Directions>
Write each line below back out exactly, omitting its pictures.

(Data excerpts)
══════════════════════════════

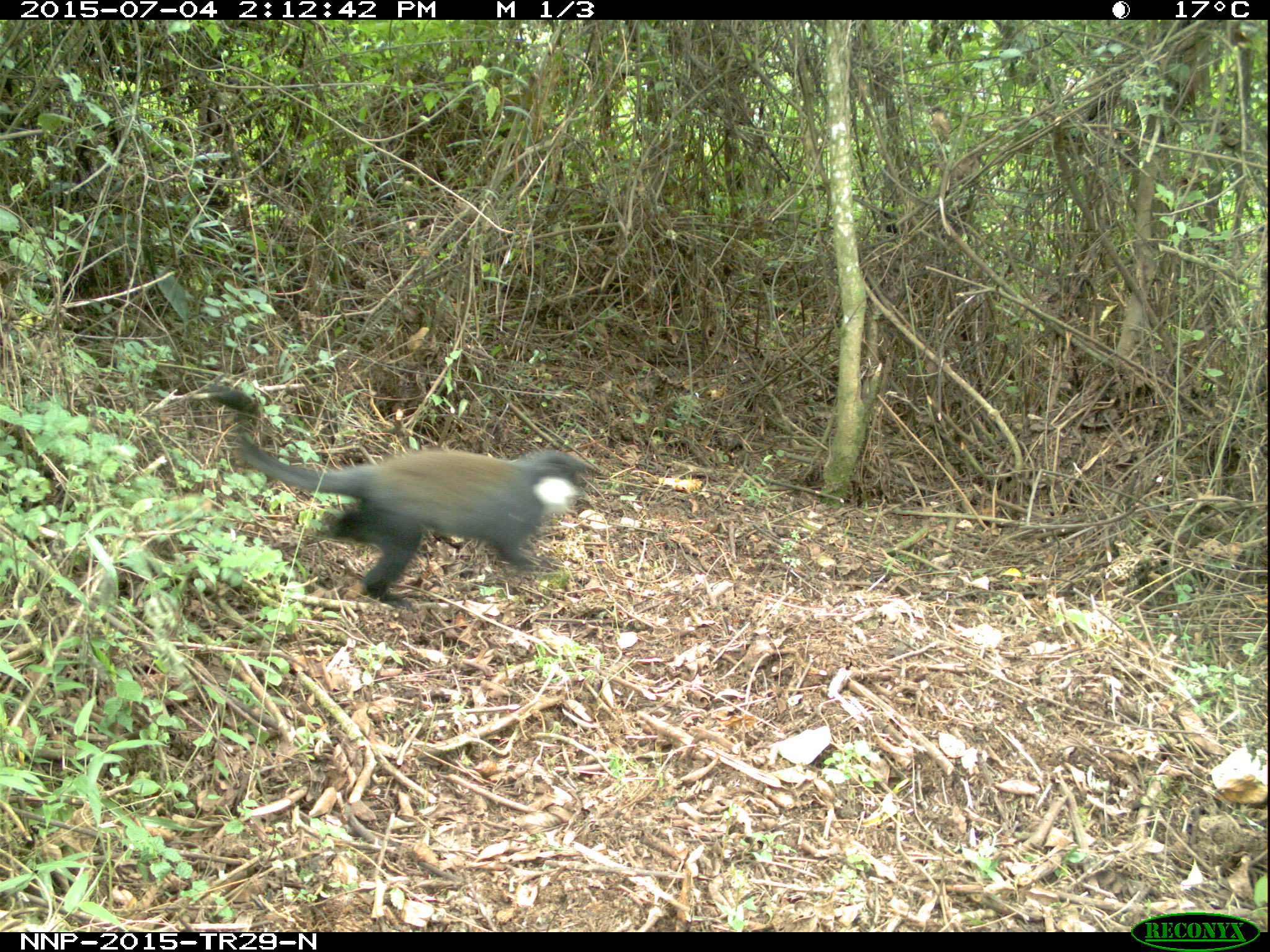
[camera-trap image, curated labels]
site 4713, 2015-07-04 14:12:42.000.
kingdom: Animalia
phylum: Chordata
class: Mammalia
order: Primates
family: Cercopithecidae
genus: Allochrocebus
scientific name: Allochrocebus lhoesti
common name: l'hoest's monkey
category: cercopithecus lhoesti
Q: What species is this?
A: Cercopithecus lhoesti (l'hoest's monkey) (Allochrocebus lhoesti).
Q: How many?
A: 1.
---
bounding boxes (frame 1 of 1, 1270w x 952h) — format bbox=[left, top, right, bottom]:
cercopithecus lhoesti: bbox=[206, 384, 595, 612]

══════════════════════════════

Solution to this exercise>
[camera-trap image, curated labels]
site 4713, 2015-07-04 14:12:42.000.
kingdom: Animalia
phylum: Chordata
class: Mammalia
order: Primates
family: Cercopithecidae
genus: Allochrocebus
scientific name: Allochrocebus lhoesti
common name: l'hoest's monkey
category: cercopithecus lhoesti
Q: What species is this?
A: Cercopithecus lhoesti (l'hoest's monkey) (Allochrocebus lhoesti).
Q: How many?
A: 1.
---
bounding boxes (frame 1 of 1, 1270w x 952h) — format bbox=[left, top, right, bottom]:
cercopithecus lhoesti: bbox=[206, 384, 595, 612]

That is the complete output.